7th-century Irish saint and abbot of Rahan

Mo Chutu mac Fínaill (died 14 May 637), also known as Mochuda, Carthach or Carthach the Younger (a name Latinized as Carthagus and Anglicized as Carthage /'kɑːrT@dZ/), was abbot of Rahan, County Offaly, and subsequently, founder and first abbot of Lismore (Les Mór Mo Chutu), County Waterford. The saint's Life has come down in several Irish and Latin recensions, which appear to derive from a Latin original written in the 11th or 12th century.

==Life==
Through his father, Fínall Fíngein, Mo Chutu belonged to the Ciarraige Luachra, while his mother, Finmed, was of the Corco Duibne. Notes added to the Félire Óengusso (the Martyrology of Óengus) claim that his foster father was Carthach mac Fianáin, that is Carthach the Elder, whose period of activity can be assigned to the late 6th century.

Mo Chutu first became abbot of Rahan, a monastery which lay in the territory of the southern Uí Néill.
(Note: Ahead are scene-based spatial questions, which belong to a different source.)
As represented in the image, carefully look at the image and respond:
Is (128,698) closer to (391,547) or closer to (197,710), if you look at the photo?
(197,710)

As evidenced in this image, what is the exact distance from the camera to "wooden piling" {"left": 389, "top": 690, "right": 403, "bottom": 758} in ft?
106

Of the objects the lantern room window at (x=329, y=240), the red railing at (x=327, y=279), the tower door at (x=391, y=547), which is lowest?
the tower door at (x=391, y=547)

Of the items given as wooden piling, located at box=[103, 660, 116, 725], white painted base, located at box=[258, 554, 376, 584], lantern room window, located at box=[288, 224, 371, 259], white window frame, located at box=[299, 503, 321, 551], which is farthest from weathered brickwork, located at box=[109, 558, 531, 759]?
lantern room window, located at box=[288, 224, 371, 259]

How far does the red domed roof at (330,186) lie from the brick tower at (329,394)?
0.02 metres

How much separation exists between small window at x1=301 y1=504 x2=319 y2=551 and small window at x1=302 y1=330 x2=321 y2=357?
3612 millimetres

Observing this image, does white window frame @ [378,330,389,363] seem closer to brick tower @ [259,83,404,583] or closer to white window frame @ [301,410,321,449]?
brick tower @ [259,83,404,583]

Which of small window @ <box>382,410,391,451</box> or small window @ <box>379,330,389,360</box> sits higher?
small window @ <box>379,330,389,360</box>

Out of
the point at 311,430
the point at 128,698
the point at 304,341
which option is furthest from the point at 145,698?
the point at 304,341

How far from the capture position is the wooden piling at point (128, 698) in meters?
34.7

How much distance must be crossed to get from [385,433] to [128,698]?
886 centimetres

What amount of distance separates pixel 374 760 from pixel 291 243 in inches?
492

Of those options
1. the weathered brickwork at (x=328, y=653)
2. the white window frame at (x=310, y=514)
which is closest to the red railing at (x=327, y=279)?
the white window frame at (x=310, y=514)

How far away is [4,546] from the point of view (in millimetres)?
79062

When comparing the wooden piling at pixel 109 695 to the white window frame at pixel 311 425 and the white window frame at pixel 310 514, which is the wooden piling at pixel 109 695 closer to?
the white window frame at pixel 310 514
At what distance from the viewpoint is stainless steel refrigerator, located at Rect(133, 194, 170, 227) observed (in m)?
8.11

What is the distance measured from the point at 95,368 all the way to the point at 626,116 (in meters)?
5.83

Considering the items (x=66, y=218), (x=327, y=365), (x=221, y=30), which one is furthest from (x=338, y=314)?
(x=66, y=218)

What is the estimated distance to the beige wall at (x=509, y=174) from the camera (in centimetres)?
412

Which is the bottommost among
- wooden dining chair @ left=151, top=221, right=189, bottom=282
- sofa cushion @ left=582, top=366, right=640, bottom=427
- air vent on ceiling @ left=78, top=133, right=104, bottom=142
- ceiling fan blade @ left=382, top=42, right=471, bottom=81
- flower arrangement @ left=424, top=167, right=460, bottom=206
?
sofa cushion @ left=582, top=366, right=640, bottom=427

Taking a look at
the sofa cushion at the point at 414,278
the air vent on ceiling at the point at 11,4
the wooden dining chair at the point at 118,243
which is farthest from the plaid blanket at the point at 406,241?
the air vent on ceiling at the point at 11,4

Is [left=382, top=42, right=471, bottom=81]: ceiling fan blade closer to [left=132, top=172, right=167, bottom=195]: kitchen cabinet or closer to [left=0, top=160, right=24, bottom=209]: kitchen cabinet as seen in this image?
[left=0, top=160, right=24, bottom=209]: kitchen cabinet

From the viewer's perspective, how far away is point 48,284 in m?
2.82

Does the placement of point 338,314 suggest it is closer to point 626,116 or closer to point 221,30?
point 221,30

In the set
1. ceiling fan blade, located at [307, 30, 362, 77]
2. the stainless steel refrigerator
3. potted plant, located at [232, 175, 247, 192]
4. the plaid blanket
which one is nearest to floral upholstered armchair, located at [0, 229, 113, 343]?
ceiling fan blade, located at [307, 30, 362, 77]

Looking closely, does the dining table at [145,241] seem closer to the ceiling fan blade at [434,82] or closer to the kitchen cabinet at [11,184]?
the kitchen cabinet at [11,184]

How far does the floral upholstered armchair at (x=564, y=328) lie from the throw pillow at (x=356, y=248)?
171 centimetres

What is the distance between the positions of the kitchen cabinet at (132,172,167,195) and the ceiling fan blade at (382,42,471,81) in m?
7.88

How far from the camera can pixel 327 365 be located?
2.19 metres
He composed a rule for his monks, an Irish metrical poem of 580 lines, divided into nine separate sections, a notable literary relic of the early Irish Church.

According to the Annals of Ulster, he was expelled from the monastery during the Easter season of 637. The incident has been connected with the Easter controversy, in which Irish churches were involved during the 7th century. Through his training in Munster, Mo Chutu may have been a supporter of the Roman system of calculation, which would have brought him into conflict with adherents of the 'Celtic' reckoning in Leinster.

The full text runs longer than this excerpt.